The center was formed during MEMA’s reorganization this year. MERA (The Motor and Equipment Remanufacturers Assocation) became part of the new MEMA Aftermarket Suppliers membership group, which helped pave way for the Center for Sustainability to cater to all members. Since being established, the center formed a steering committee made up of MEMA-member companies of all sizes and different industry backgrounds. It also hosted its inaugural Sustainability Summit Aug. 15, Chalifoux said. Within just its first nine months, the center has developed three key areas of focus: education, advocacy and problem solving. 

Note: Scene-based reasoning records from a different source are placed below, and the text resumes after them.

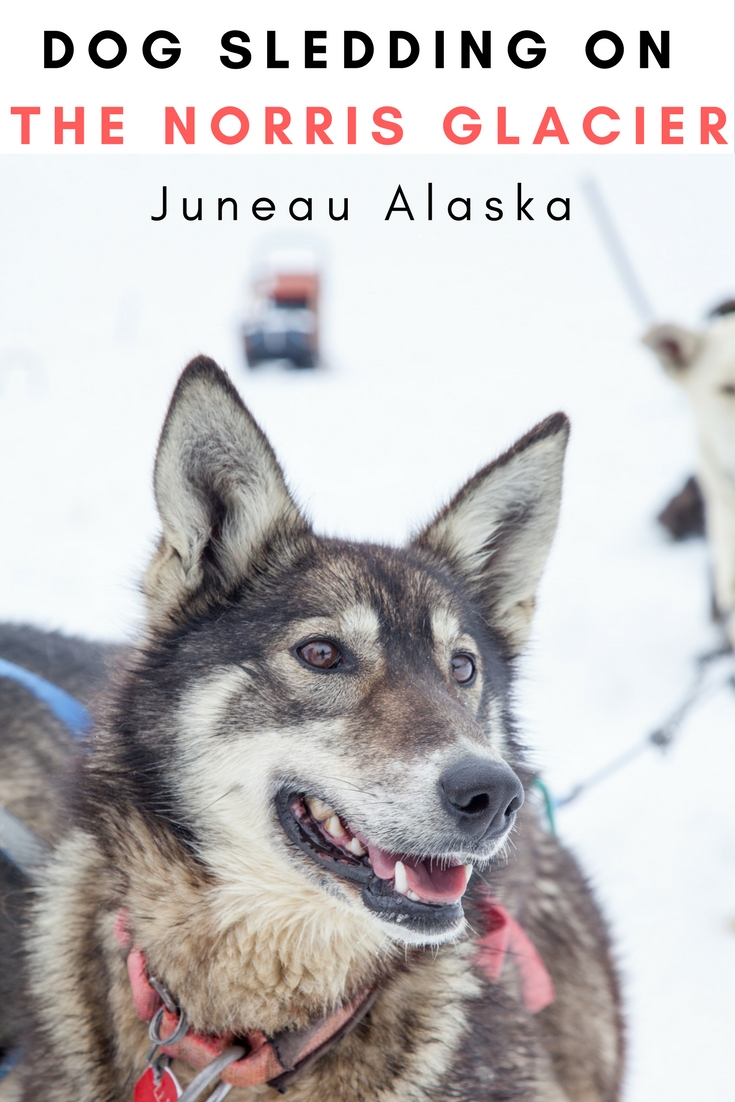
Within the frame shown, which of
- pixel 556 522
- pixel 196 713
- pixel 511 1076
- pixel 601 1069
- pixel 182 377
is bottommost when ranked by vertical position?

Education is taking many forms including the Center’s “Sustainability Hour,” a virtual one-hour presentation from a professional services group on a specific topic around sustainability. In addition, in-person workshops – such as its first one with Plante Moran on Sept. 20 and another that will be hosted Oct. 18 – allow for discussion around strategic direction and value creation when it comes to sustainability as well as customer requirements and reporting, supplier-response strategies and more. 

Chalifoux stressed that the center serves as a community where members can come together to address issues of common concern, share best practices and learn what their peers are doing. It also works closely with MEMA’s Washington D.C. office to help members on a broad range of policy issues around sustainability.

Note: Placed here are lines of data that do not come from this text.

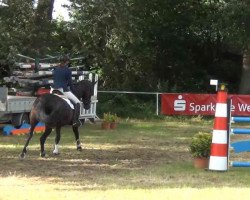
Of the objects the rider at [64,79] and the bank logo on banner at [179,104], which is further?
the bank logo on banner at [179,104]

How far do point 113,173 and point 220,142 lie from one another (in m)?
2.07

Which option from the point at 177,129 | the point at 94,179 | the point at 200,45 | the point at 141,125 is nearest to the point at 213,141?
the point at 94,179

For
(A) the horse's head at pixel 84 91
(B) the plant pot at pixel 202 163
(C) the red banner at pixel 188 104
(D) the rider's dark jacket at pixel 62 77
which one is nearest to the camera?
(B) the plant pot at pixel 202 163

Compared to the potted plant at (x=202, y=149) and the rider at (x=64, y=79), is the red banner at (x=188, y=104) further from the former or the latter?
the potted plant at (x=202, y=149)

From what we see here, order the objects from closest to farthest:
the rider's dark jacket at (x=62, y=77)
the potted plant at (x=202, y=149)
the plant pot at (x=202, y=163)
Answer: the potted plant at (x=202, y=149) → the plant pot at (x=202, y=163) → the rider's dark jacket at (x=62, y=77)

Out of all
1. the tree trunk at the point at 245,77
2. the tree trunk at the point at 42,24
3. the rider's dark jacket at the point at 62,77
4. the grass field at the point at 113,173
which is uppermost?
the tree trunk at the point at 42,24

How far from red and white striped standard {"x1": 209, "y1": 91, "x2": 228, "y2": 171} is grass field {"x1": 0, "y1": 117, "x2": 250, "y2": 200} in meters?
0.20

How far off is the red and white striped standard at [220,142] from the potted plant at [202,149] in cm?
25

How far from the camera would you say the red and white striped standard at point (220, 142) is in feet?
35.2

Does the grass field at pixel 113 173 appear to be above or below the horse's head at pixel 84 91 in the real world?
below

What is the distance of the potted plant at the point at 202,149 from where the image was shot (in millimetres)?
11047

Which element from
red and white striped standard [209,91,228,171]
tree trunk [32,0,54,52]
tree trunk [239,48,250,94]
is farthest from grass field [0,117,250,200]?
tree trunk [239,48,250,94]

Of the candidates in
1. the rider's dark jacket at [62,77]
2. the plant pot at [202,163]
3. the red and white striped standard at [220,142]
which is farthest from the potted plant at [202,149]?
the rider's dark jacket at [62,77]

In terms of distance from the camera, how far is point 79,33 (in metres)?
24.8
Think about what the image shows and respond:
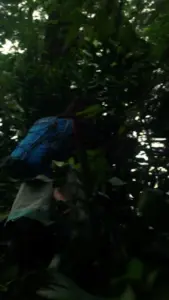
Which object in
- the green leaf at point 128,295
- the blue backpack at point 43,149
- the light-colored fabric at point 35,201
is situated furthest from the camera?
the blue backpack at point 43,149

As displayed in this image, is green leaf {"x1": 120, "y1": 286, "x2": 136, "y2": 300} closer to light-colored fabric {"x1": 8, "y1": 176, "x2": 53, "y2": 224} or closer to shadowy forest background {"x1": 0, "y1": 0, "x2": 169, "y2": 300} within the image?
shadowy forest background {"x1": 0, "y1": 0, "x2": 169, "y2": 300}

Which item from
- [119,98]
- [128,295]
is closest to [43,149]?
[119,98]

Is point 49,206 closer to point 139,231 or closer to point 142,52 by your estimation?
point 139,231

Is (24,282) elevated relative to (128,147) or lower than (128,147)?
lower

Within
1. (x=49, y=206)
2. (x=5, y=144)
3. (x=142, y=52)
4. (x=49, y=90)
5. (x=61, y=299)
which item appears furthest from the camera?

“Our goal is to make it (sustainability) easy for our members to navigate,” Chalifoux said. “The MEMA Center for Sustainability is your go-to place to accelerate your sustainability journey.”

Auto Care Association’s Sustainability Committee

In May, the Auto Care Association formed a Sustainability Committee with the aim of increasing awareness of the importance of sustainability, creating a long-term strategy for evolution of the industry’s practices and highlighting businesses that implement those practices.

In its initial phase, the Auto Care Association said the Sustainability Committee will focus on four areas: 

  • An industry education campaign to help encourage sustainable environmental efforts and promotion of the automotive aftermarket as a sustainable industry. Ben Spitz, chair of the committee and vice president and strategy and sustainability for The Parts Authority, said in his AAPEX blog that this will not only include educating industry professionals but also the public about positive environmental impacts around proper vehicle care. 
  • Evaluation and influence of legislative policies that benefit both the environment and the industry.
  • Advantages and opportunities of recycling, in which the committee’s recycling focus group is tasked with finding solutions to transform waste into valuable resources. This includes exploring recycling options for used parts, tires, fluids and other components as well as seeking out partnerships with recycling facilities and embracing principles of a circular economy. 
  • Fostering best-practice sharing and enhancement of industry standards to become more environmentally friendly. Spitz said collaboration with industry leaders, experts and stakeholders is key to promoting sustainable strategies.

The Sustainability Committee is composed of 16 association members and sustainability experts and features perspectives from across the entire supply chain, from manufacturers to warehouse distributors, to retailers and shops.